When we arrived in Granada, Charo and I both noticed that something was going on in the central square. Every August they have a celebration, the assumption of Mary, so we tried to join in as best as we could.

There were DJ’s spinning all over the main strip

One of the days, there was the running of the bulls! We sat up high and tried to get a good glimpse. Unfortunately, the bulls decided to run down a different street. There you have it, no bull!

When walking around town, make sure you go to the Cathedral. There is a small fee and children are free. You will have the best views of the city from the clock tower.


While we were in Granada, we spent a lot of time cooking as we had access to a kitchen, but we did have some excellent local cuisine.

Burrito at El Burrito Loco
Charo wanted some street food. Love that it is wrapped in banana leaf
Pizza at Mona Lisa

Activities in Granada

Masaya Volcano

I’ve never been to an active volcano before, and I didn’t realize how magical it was. I couldn’t pull myself away from watching the lava churn. As the sky darkened, the lava glowed more and more.

The kids were bored after 5 minutes

It was amazing.
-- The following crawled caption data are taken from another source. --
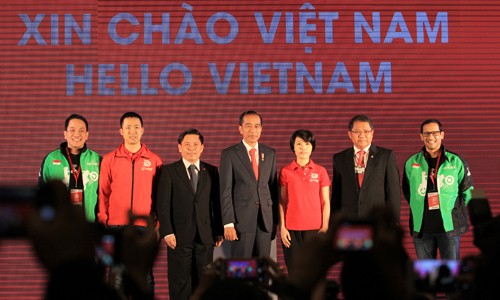Tổng thống Indonesia - Joko Widodo dự lễ ra mắt Go - Viet. Ảnh: Anh Tú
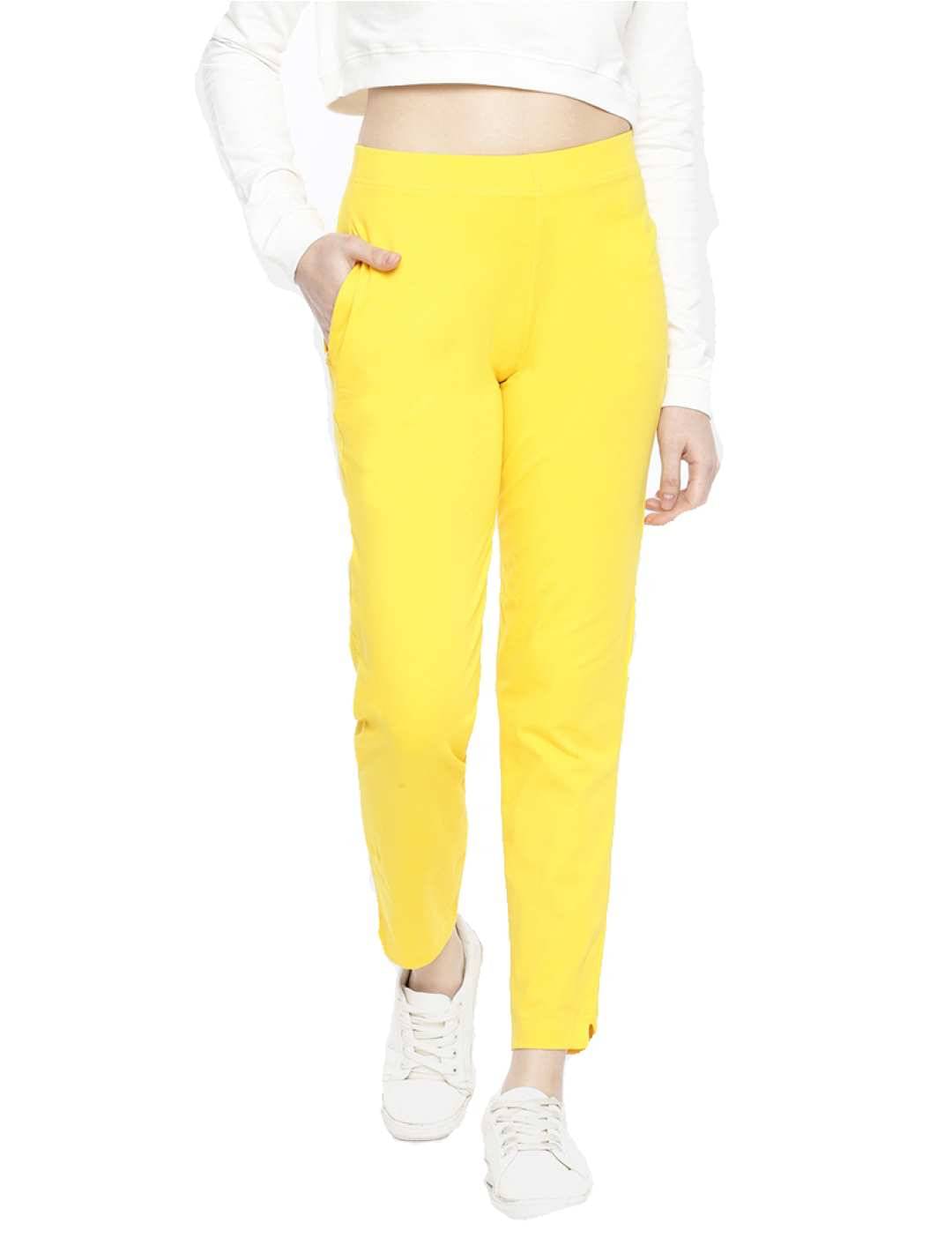     			Dollar Missy Yellow Cotton Blend Regular Women's Cigarette Pants ( Pack of 1 )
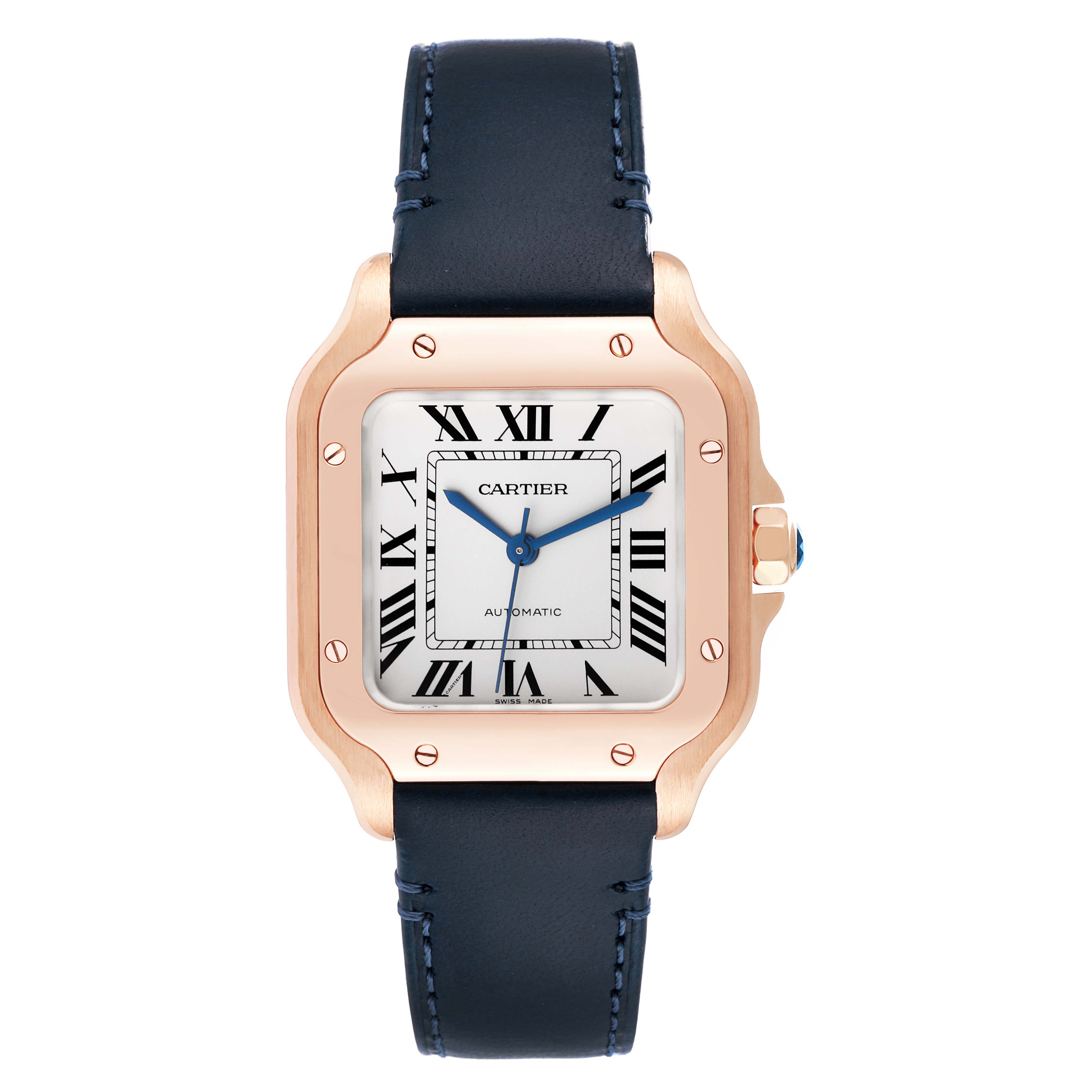 The image shows a front view of a Cartier Santos WGSA0028 Men
s Rose Gold Silver Dial WGSA0028 Men
s Rose Gold Silver Dial watch with a square face, Roman numerals, and a leather strap.
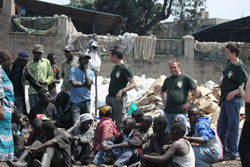 Chatting to the street kids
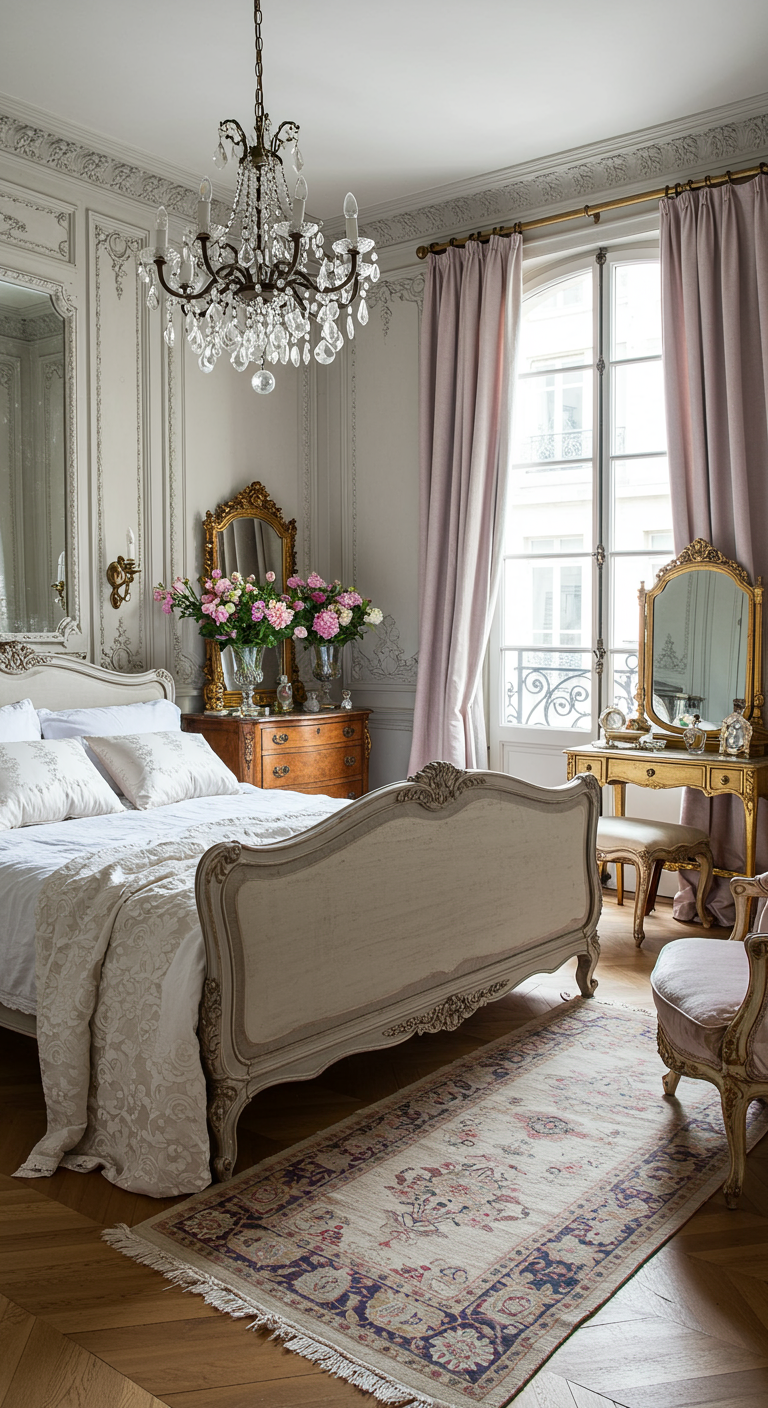 Elegante Parijse slaapkamer met klassiek bed, ornamenten en hoge ramen.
I’d make this a stop on my trip again. However, the kids thought otherwise. They were upset that there was no danger, and they weren’t forced to run away from the lava. If you have kids, this an easy way to see a volcano. There is absolutely no hike to this volcano. You hire a taxi from Granada, and they’ll drop you off, wait for you and drive you back. We even convinced our driver to stop so we could pick up some food along the way. This worked for us because we were a family of 5. If you are only one or two people, there are plenty of tours available. As a family of 4 or 5, investigate taking a taxi, we saved $25 and had flexibility in time.

Horse-drawn Carriage Tour of Granada

We took a tour of the city via carriage. This trip cost us about $25, and we spent almost 2 hours on this tour.

There are plenty of carriages to choose from. When you go to the central square, you will have your choice of drivers wanting your business. They all charge the same price, so you can be choosy. We made sure to find someone who spoke excellent English. All the carriages have a number on them, so if you want to have the same tour guide we had, look for carriage 38.

One of the stops on tour is the chocolate tour. We have been on a lot of these, so I can’t tell you how good it is. The kids kept telling our guide the process. The good news is my gang can explain the process of making chocolate from harvest to finished product.

Time for a Hair Cut

My father was a barber. His brothers were barbers. A few of my cousins are hairstylists. Why the background? Well, for the second time in my life, I received a haircut from a non-family member. It felt like being in my dad’s barbershop over again.

I love the Santa poster in August. It’s never too early to get ready for Christmas!

All in all, we had a fantastic time in Granada. We all enjoyed our time there. Next up, we are going off to Atenas, Costa Rica. Lucky for us, its Ticabus time!

Thanks for reading and Happy adventuring.